**Task to complete**
List every line of the records below that contains the string "pyautogui".

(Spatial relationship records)
□ □ □ □

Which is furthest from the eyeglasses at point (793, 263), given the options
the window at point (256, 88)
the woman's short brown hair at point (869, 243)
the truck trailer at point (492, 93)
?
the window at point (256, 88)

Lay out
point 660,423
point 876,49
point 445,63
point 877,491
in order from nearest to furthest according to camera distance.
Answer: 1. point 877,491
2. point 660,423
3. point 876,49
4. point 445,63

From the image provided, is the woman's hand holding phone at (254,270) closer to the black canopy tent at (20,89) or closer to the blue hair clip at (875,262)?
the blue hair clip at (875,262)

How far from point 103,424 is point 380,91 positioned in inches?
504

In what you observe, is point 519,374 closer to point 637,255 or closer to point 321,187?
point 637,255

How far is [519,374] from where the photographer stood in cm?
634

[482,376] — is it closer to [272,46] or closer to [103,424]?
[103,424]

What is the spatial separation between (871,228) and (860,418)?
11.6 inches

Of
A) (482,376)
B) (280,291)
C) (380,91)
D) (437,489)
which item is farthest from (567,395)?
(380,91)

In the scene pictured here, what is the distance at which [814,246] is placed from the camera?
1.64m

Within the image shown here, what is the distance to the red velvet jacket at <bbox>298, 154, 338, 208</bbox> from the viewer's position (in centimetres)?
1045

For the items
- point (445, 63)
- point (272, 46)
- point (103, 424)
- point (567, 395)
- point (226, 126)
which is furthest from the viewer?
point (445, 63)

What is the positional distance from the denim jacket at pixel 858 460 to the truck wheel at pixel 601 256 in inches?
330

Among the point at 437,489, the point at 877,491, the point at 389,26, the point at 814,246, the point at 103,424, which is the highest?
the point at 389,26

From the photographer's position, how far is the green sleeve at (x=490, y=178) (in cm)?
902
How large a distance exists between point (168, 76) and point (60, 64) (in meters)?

□ □ □ □

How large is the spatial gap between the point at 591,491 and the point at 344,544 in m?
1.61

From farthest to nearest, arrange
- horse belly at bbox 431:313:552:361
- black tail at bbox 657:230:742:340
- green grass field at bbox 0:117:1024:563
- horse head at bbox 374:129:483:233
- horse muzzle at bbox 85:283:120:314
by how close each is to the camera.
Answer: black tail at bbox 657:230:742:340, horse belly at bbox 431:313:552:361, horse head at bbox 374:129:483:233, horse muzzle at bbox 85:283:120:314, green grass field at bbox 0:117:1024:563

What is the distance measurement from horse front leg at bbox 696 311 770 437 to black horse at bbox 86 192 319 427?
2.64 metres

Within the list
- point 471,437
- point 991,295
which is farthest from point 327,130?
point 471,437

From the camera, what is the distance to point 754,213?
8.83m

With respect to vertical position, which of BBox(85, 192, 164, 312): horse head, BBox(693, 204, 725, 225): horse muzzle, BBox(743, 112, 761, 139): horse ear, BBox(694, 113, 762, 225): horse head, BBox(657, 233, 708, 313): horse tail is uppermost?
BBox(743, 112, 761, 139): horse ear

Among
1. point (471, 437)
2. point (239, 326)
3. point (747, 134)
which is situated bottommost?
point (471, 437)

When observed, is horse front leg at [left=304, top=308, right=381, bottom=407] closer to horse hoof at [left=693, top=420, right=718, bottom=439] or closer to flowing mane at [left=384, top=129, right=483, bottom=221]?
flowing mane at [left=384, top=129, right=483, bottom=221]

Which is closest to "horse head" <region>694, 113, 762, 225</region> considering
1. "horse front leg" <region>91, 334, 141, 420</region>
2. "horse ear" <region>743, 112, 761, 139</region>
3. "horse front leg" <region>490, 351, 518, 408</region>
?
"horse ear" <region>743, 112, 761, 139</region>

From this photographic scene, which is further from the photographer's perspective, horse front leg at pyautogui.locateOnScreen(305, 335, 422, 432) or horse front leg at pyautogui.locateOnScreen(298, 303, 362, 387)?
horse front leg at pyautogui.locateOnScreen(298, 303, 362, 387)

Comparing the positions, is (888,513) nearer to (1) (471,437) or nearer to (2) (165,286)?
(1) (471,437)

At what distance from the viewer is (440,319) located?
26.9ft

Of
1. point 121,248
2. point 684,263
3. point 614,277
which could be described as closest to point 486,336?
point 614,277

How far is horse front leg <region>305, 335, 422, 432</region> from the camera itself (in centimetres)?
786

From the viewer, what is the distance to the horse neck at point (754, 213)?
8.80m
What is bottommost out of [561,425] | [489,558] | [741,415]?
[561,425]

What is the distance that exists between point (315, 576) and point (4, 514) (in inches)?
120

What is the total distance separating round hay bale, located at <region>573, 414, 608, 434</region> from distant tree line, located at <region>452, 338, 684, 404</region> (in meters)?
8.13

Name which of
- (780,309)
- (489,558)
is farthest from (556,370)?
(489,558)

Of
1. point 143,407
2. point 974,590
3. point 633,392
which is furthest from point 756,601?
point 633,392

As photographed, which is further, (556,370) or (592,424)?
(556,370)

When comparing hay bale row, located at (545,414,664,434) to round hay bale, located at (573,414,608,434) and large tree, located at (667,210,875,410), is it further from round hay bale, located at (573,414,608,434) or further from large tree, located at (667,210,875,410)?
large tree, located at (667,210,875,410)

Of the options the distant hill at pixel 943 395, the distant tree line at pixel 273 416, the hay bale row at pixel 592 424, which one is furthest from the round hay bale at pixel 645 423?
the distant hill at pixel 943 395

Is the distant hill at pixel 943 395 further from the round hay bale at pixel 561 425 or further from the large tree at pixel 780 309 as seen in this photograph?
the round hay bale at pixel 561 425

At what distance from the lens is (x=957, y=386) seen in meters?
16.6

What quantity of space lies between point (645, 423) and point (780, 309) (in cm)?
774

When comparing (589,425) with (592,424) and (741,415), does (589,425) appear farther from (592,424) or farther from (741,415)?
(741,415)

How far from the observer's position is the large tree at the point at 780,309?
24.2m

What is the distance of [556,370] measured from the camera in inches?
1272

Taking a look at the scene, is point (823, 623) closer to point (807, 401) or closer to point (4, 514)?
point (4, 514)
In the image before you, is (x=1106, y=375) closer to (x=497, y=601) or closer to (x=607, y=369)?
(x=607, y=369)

□ □ □ □

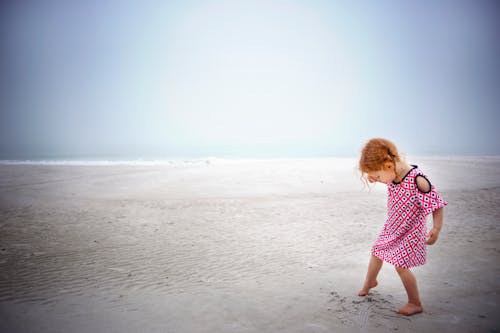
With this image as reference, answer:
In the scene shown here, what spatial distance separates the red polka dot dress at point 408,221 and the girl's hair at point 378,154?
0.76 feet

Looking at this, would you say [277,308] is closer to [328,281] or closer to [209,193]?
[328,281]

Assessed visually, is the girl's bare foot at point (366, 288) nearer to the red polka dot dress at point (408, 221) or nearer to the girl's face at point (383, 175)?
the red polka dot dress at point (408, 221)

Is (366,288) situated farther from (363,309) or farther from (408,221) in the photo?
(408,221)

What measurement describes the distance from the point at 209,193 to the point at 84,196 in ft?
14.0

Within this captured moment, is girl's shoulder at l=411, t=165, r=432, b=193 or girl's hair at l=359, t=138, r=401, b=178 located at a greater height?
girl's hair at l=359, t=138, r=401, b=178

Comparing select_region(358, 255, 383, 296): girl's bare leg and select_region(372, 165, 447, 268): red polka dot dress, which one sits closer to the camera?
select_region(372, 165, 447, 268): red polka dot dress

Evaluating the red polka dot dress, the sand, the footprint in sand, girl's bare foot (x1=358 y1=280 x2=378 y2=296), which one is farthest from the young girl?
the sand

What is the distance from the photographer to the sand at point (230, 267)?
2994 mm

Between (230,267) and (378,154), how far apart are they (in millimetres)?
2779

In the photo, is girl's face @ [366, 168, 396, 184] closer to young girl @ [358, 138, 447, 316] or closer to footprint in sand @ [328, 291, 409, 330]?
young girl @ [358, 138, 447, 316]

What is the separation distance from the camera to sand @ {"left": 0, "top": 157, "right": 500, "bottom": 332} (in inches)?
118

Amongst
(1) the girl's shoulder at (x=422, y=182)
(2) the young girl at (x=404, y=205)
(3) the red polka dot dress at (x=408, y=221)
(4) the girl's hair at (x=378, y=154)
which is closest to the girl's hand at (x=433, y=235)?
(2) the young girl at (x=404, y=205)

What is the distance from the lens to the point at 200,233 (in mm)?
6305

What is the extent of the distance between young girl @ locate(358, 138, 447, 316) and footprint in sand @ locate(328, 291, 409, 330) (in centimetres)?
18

□ □ □ □

**Output of the task**
From this photographic scene, which is further from the photographer's perspective, horse front leg at pyautogui.locateOnScreen(305, 335, 422, 432) or horse front leg at pyautogui.locateOnScreen(298, 303, 362, 387)?
horse front leg at pyautogui.locateOnScreen(298, 303, 362, 387)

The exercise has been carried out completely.